Sparse programming is an important tool in robotics, for example in real-time sparse inverse kinematic control with a minimum number of active joints, or autonomous goal selection. However, current approaches are limited to real-time control without consideration of the underlying non-linear problem. This prevents the application to non-linear problems like inverse kinematic planning while the robot autonomously chooses from a set of potential goal positions. Instead, kinematic reachability approximations are used while the robot's whole body motion is considered separately. Furthermore, the sparse constraints are not prioritized for intuitive problem formulation. Lastly, the computational effort of the used standard solvers is cubically dependent on the number of constraints which is problematic in the presence of a large number of possible goals. In this work, we address sparse hierarchical non-linear programs with tools from hierarchical non-linear programming to gain a holistic understanding of the problem at hand. The resulting sequential sparse hierarchical quadratic programming solver scales linearly in the number of constraints and enables the formulation of sparse non-linear equality and inequality constraints on any priority level without feasibility requirements. This enables efficient robot sparse hierarchical inverse kinematic planning and control with autonomous goal selection from a high number of possible goal positions without any reachability approximations.

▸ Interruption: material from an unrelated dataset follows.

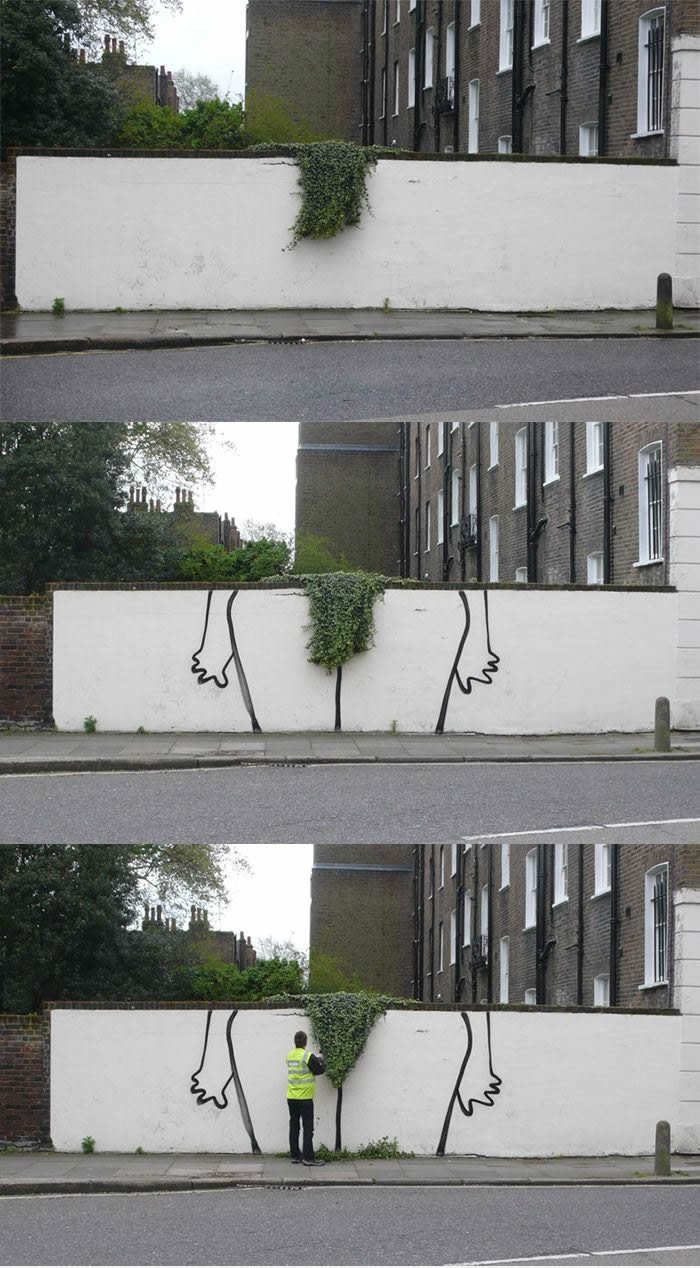 Εκεί που άλλοι βλέπουν απλά θάμνους, κάποιοι άλλοι βλέπουν... σέξι τέχνη! [εικόνες] | iefimerida.gr 0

翻译：稀疏规划是机器人学中的重要工具，例如在实现最少活动关节的实时稀疏逆运动学控制或自主目标选择中。然而，现有方法仅限于实时控制，未考虑底层的非线性问题。这阻碍了其在非线性问题（如机器人从一组潜在目标位置中自主选择时的逆运动学规划）中的应用。取而代之的是，现有方法使用运动学可达性近似，同时将机器人全身运动单独考虑。此外，稀疏约束未按优先级划分，不利于直观的问题表述。最后，所用标准求解器的计算量与约束数量的立方成正比，这在存在大量可能目标时会产生问题。本工作通过采用分层非线性规划工具来处理稀疏分层非线性规划问题，从而获得对当前问题的整体理解。所提出的序列稀疏分层二次规划求解器的计算复杂度与约束数量呈线性关系，并允许在任何优先级上表述稀疏非线性等式与不等式约束，且无需满足可行性要求。这使得机器人能够从大量可能目标位置中实现高效的稀疏分层逆运动学规划与控制，并完成自主目标选择，且无需任何可达性近似。